Ne yapmak gerekiyor?!.
Seçici okuma yapmak gerekiyor.
Nasıl?!.
Mümkün olduğu ölçüde, düşen (veya düşmeyi, düşebileceğini düşünen) düşünürlerin kitaplarını veya makalelerini okumak gerekiyor.
Düşünürlerin çoğu, sırça köşklerinden konuşuyor; halkın (ahâlinin) yaşadığı gibi bir hayat yaşamıyor. Bu yüzden, bir kitabı ya da makaleyi okumaya başlamadan önce, yazarının hayatına bakmalı/araştırmalıyız; bu adam nasıl yaşıyor ve ne söylüyor diye. Söyledikleri ile yaşadıkları arasında bir tutarlılık varsa, veya söyledikleri ile yaşadıkları arasında kıvranıyorsa, onu, okunmaya değer biri olarak görebiliriz; yoksa atın gitsin!.
“Ey iman edenler! Yapmayacağınız şeyi niçin söylüyorsunuz?!.” (61/2.) veya yazıyorsunuz?!. Anlaşılan siz, bu işten bişeyler (= para, itibar, vs.) kazanıyorsunuz. Sizler, kazandırmaya değil, kazanmaya teşnesiniz. (Teşne : arzulu, istekli, hevesli.)
Okuma, kazanma içindir, kazandırma için değil. Yazma ise kazandırmak içindir. Bu yüzden, okurken (de) seçici olmalıyız.
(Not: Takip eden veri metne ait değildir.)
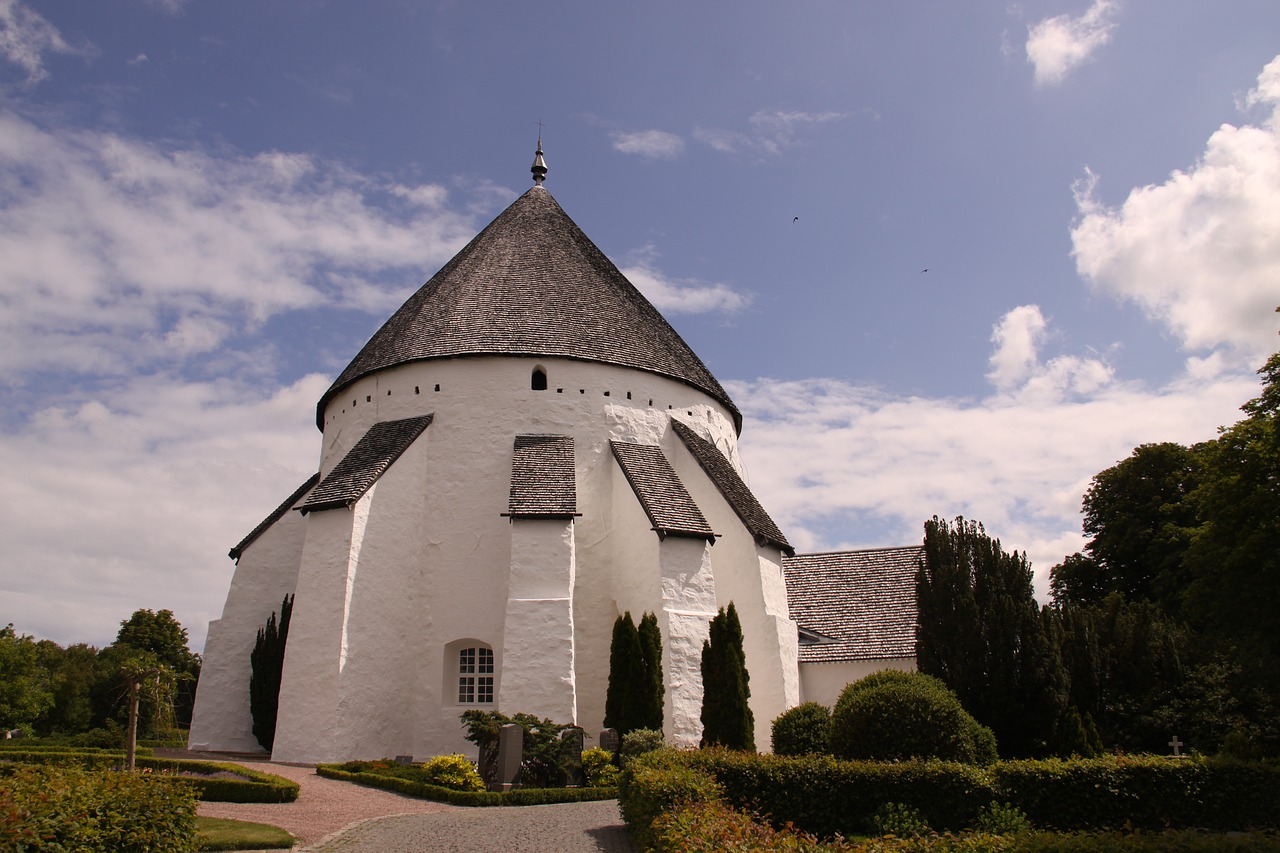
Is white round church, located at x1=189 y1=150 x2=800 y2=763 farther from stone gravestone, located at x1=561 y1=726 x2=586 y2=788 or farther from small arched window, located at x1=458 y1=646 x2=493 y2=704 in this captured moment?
stone gravestone, located at x1=561 y1=726 x2=586 y2=788

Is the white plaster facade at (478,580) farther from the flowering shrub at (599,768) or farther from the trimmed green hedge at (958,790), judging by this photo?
→ the trimmed green hedge at (958,790)

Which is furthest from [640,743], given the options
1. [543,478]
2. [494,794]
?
[543,478]

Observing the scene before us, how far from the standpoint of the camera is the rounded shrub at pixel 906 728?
11.7 m

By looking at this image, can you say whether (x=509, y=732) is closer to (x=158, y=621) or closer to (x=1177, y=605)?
(x=1177, y=605)

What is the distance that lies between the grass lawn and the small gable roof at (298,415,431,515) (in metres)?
8.25

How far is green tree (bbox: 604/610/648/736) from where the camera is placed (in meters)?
15.8

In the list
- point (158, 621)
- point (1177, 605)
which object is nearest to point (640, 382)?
point (1177, 605)

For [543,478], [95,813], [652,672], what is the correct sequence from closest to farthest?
[95,813] < [652,672] < [543,478]

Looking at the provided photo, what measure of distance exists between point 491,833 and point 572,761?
4547mm

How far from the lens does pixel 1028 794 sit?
1028cm

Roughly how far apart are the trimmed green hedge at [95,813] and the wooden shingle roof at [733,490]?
1262 centimetres

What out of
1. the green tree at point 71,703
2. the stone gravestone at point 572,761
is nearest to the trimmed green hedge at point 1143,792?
the stone gravestone at point 572,761

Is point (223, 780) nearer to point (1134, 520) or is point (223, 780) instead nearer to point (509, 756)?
point (509, 756)

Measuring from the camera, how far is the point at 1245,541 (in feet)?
61.0
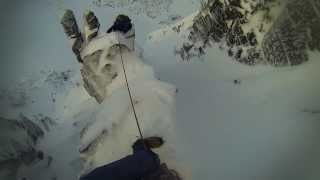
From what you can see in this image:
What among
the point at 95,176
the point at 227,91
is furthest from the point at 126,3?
the point at 95,176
Her şeyi olduğu gibi okuma-yazmayı da ticarete dönüştüren kapitalist zihniyete prim vermemeliyiz. Sırça köşklerinden “atıp-tutanların”!, (= nâralar atanların) bize verebileceği bişey yok; onların derdi, köşklerine herhangi bir “saldırının”! olmaması.